3V0361.01 Two words 01/18/79

TWO WORDS — Peggy has long joined /thaet/ with pointing to call another’s attention to some out-of-reach object. We usually interpret this to mean that she wants to either eat, touch, or mouth the object. Peggy likes to take things to herself — cookies or picture frames. The smaller ones we give her; she mouths them and turns them over for inspection. Yesterday, for the first time, she used in my hearing what I consider an intensive, the word /hae/, by which she appears to mean that she is not merely calling our attention to a target object but that she wants to take it to herself (and soon!).

The forms of her expression vary from strings of /thaet/’s to /hae/thaet/ (two sounds, equally stressed, both heavy; level intonation) to a more staccato form of /hae/thaet/ where the first sound has shorter duration and is unstressed.

The relative frequency of the 3 forms is about 3 to 1 for the first to second with the third being very rare.

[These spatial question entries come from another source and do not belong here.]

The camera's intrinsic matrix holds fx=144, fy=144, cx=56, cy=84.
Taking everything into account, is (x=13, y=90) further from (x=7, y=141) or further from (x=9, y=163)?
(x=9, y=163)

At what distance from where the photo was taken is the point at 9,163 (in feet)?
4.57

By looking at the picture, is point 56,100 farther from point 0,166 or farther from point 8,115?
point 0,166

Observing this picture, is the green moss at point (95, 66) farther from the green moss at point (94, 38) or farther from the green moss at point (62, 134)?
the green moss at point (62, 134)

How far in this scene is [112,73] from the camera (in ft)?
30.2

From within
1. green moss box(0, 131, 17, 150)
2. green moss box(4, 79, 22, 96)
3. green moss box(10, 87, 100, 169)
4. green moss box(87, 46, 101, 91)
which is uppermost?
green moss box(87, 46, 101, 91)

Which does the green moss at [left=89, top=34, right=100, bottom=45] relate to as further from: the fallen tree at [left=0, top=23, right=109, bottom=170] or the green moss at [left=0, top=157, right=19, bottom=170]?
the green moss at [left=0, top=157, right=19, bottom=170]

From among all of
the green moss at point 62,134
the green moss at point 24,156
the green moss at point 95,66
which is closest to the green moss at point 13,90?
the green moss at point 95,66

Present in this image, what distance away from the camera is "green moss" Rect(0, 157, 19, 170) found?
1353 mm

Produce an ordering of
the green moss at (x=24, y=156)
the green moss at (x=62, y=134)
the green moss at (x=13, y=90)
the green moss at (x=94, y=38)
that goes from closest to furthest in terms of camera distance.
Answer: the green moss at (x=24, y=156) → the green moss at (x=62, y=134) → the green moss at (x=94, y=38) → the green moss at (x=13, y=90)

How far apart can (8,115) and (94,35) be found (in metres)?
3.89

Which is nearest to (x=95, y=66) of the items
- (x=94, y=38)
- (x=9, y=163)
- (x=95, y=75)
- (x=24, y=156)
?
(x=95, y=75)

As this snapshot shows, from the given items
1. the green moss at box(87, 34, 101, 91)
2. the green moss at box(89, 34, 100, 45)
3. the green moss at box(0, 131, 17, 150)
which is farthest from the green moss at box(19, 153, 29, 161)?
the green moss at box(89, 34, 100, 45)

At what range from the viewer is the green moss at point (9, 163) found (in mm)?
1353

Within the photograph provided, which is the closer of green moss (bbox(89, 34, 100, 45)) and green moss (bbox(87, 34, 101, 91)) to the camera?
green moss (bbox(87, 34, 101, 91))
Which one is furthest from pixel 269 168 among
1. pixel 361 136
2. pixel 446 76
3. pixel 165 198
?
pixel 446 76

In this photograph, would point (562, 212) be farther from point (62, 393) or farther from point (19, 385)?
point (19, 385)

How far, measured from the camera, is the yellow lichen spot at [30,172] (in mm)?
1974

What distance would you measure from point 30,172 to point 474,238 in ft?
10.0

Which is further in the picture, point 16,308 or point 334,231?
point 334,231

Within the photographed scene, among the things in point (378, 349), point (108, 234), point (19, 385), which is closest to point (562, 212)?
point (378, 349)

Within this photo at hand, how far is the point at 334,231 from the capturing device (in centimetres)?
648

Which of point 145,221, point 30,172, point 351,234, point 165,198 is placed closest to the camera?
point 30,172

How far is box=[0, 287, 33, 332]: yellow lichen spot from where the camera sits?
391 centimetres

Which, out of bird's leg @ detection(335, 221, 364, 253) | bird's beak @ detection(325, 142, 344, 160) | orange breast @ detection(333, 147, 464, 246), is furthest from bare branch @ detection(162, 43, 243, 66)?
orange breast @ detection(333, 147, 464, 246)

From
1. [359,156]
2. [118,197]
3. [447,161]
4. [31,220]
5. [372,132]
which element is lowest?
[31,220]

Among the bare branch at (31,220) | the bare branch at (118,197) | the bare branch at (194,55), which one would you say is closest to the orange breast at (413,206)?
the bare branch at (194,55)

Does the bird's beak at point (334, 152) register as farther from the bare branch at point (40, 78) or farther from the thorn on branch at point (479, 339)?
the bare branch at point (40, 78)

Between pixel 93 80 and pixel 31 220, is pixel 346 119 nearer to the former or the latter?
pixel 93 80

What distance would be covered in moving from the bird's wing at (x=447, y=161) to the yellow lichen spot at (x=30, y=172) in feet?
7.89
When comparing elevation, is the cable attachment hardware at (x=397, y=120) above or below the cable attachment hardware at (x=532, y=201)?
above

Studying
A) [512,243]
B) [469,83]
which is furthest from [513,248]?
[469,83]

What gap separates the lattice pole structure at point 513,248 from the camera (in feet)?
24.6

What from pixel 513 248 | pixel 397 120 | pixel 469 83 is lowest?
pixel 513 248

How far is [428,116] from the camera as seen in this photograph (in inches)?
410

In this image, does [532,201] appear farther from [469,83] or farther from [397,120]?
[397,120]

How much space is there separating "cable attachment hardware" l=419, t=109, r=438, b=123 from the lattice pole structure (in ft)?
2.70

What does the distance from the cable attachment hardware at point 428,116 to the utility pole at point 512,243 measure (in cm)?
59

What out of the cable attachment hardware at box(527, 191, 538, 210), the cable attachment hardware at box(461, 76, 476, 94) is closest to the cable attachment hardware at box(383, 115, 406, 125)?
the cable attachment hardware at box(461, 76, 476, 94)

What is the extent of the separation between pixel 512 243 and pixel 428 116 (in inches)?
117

RELEVANCE — It appears that approaching one year Peggy is extending a proto-holophrastic into a two proto-word phrase. Why? Is putting one thing after another hard? Doesn’t she frequently hear in response to her ‘thating’ [?]

– do you want that?

– want to have that?

– you can’t have that!
Indeed she does. If stress and tone of the last two sounds are frequently heavy and common respectively.